Clearly, Musk is aiming to dangle Grok as a carrot to attract more subscribers to his more expensive subscription tier for dumpster fire X. X will also update Grok, which is his own cause for concern given that the network has has been a reliable source of information even since its not-so-stellar days as Twitter.
The real threat isn’t even a sad, disinformation-filled chatbot growing at scale on a network once heavily criticized by its current owner for being full of bots. No, the real danger is what happens if Musk’s AI mini-me starts drowning out the rest of the conversation — and what happens if other bigots with money see it get away with it.

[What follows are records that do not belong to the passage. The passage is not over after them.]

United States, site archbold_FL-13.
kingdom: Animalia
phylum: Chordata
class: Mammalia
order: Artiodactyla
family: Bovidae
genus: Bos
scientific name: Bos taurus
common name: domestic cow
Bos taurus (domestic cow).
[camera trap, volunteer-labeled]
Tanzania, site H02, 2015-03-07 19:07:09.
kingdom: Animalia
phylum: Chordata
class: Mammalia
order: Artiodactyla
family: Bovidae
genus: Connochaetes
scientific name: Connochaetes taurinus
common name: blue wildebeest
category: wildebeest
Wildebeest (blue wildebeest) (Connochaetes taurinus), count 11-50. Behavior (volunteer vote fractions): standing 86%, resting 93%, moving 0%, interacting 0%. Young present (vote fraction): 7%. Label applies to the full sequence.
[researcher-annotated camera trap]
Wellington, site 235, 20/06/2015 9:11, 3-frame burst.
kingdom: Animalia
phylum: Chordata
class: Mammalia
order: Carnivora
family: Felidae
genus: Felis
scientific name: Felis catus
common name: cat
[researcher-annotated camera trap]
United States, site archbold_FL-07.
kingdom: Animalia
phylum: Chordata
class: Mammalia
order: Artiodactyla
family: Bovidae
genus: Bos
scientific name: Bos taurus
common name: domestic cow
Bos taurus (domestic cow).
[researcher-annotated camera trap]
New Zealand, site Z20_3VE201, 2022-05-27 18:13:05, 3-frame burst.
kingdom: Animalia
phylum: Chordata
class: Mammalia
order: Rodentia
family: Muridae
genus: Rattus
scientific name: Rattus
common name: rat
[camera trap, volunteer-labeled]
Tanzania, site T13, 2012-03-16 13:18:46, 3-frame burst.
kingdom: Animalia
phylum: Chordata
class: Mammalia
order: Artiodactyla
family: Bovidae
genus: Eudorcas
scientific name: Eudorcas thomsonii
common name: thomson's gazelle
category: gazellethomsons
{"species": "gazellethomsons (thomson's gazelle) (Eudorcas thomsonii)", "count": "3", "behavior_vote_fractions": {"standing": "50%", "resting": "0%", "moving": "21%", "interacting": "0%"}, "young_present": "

Musk’s particular skill as such is a slanderous following with a willingness to accept his interpretation of reality, no matter how twisted or demonstrably untrue. But that’s nothing compared to an LLM trained in basically the same motivation, capable of not only parroting but also creating highly accurate prototype “views” and “perspectives” made from the clay of their maker and then quickly disseminating them with unlimited access to a network that still covers tens of millions of influential users.
The only advantage the many, many people who are not billionaires currently have over those who are is their abundance – the masses are the masses because of, well, their mass. While I’m sure there are many illegal offshore billionaire cloning efforts in response to this sticky math problem, it remains somewhat intractable. However, the advent of LLM-based chatbots threatens to destabilize the very concept of popular opinion, drowning out the voices of real users with countless artificials that are almost indistinguishable from authentic human beings.
We have already seen the demagogues of late-stage capitalism try to assert a “populist” perspective that has no basis in actually being the will of the people. So far, though, they’ve done it mostly through bald braggadocio. within a few iterations of the coming onslaught of LLM-powered chatbots, they could have the artificial but convincing numbers to support their malicious interpretations of the world.